Working with governments to help their citizens and training the next generation of health care workers are important areas of focus of PIH. “What we want for the 21st century is a new world where we are committed to supporting each other for the long haul. You have to look at providing health care for all as a generational challenge. We are staying until the task is done.”
Mukherjee credited nurses for the critical role they play in providing health care and the impact they can make in short intervals. “Nurses rely on proximity to suffering, to families, and to the impact of one on many,” she said.
PIH has grown from a small organization to 17,000 staff, 98% of whom are local nationals. When they began, less than 50,000 people received treatment for HIV/AIDS. Now 21.7 million receive free treatment.
“It’s about a movement of people who care, who can go into the 21st century and make the world more fair and just,” said Mukherjee.
Students and faculty discuss their gloal public health experiences
During the panel discussion, senior nursing students Ashley Cheetham '19, Amanda Feno '19, and Jenna Kennally '19, and faculty Dr. Maryellen Brisbois and Lecturers Shelley Lynch and Paula Walsh discussed their experiences with disparities in health care during their service trips.
“You can start at home,” said Lynch, “and look at poverty in your own backyard.”
Plotnick and Street recommended that students interested in global health travel with an organization with a sustained commitment to a region.
Idea for summit was student-driven
Students were eager for a summit focusing on health care for all based on their experiences serving communities in need across the globe. Cheetham, Feno, and Kennally travelled with their faculty during spring break last year.

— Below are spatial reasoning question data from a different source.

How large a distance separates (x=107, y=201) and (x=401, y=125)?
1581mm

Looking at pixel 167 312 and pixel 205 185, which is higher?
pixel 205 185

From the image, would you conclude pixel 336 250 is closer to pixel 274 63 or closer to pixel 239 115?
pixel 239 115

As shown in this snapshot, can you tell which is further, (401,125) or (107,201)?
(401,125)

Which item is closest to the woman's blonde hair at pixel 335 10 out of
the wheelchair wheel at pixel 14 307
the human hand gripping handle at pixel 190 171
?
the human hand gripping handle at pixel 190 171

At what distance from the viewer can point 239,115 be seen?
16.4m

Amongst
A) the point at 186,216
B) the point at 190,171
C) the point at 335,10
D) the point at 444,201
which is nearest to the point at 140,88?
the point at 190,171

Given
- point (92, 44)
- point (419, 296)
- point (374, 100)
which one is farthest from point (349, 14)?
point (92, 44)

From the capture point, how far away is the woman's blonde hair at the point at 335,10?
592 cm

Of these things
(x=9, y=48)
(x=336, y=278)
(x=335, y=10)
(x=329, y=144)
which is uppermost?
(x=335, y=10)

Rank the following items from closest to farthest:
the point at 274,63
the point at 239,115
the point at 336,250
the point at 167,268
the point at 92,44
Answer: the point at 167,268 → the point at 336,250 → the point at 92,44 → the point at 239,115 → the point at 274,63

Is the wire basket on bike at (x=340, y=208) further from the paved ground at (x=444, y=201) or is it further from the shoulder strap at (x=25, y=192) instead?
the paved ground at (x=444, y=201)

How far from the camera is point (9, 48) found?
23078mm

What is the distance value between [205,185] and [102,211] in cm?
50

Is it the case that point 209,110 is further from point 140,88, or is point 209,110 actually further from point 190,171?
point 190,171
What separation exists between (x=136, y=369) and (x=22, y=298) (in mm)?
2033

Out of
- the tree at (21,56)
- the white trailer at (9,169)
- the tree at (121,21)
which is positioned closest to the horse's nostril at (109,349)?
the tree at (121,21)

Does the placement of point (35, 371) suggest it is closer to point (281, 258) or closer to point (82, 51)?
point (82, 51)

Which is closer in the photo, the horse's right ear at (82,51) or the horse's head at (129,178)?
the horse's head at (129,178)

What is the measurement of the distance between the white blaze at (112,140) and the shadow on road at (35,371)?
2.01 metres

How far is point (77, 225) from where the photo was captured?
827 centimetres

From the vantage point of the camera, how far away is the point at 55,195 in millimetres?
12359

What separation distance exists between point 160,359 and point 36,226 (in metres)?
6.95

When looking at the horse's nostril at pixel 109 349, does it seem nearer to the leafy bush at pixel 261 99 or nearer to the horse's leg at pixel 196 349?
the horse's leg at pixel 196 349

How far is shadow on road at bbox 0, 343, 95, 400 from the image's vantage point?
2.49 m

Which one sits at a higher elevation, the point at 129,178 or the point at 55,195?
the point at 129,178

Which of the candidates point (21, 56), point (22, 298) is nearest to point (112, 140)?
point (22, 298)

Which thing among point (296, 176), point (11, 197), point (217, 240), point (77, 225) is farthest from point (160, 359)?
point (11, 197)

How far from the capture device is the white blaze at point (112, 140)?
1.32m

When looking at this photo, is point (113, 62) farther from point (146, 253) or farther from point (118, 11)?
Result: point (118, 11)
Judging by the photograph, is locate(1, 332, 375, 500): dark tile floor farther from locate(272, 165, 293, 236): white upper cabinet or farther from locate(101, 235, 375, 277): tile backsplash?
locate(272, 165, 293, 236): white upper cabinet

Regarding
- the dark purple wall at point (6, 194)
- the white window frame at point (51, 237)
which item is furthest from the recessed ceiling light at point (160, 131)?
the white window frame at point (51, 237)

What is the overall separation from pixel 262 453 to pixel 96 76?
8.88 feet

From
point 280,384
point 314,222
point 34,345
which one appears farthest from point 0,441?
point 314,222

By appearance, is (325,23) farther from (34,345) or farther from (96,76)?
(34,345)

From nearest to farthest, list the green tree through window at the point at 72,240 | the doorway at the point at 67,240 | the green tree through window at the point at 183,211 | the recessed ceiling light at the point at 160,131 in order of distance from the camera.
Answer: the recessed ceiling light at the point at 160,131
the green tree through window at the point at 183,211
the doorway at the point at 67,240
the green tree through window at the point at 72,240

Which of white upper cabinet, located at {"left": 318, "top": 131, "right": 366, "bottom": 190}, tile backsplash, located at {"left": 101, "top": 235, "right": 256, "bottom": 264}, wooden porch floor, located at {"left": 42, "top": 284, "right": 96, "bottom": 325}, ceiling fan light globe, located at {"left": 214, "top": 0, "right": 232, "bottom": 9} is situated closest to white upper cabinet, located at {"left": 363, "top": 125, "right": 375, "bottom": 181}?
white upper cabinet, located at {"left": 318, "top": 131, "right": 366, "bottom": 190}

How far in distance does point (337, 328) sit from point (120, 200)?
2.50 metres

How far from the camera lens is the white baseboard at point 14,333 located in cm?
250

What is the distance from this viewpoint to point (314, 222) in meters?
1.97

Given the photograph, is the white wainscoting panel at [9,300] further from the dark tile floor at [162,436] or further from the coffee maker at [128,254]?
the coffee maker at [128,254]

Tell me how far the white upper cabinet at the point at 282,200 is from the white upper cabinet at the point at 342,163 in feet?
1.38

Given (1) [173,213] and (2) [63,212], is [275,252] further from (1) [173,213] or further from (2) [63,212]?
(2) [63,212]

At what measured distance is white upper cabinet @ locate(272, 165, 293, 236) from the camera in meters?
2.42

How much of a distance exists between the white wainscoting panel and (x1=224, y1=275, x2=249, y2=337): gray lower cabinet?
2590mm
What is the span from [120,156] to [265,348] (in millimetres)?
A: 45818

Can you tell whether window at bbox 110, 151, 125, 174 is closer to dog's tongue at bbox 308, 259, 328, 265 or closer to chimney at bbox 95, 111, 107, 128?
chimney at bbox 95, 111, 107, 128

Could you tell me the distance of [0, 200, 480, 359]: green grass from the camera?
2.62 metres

Cheetham, also president of the Student Nurses Association, worked in a clinic operated by Partners in Development (PID) in Port-au-Prince, Haiti. Students worked with Haitian staff and medical teams at the Well Child Clinic and helped to build homes for families supported by PID.
“I left the summit feeling even more inspired and motivated,” said Cheetham. “Hopefully, this summit will motivate the student nurses who attended to continue to address these public health concerns and advocate for their patients and communities, both locally and globally.”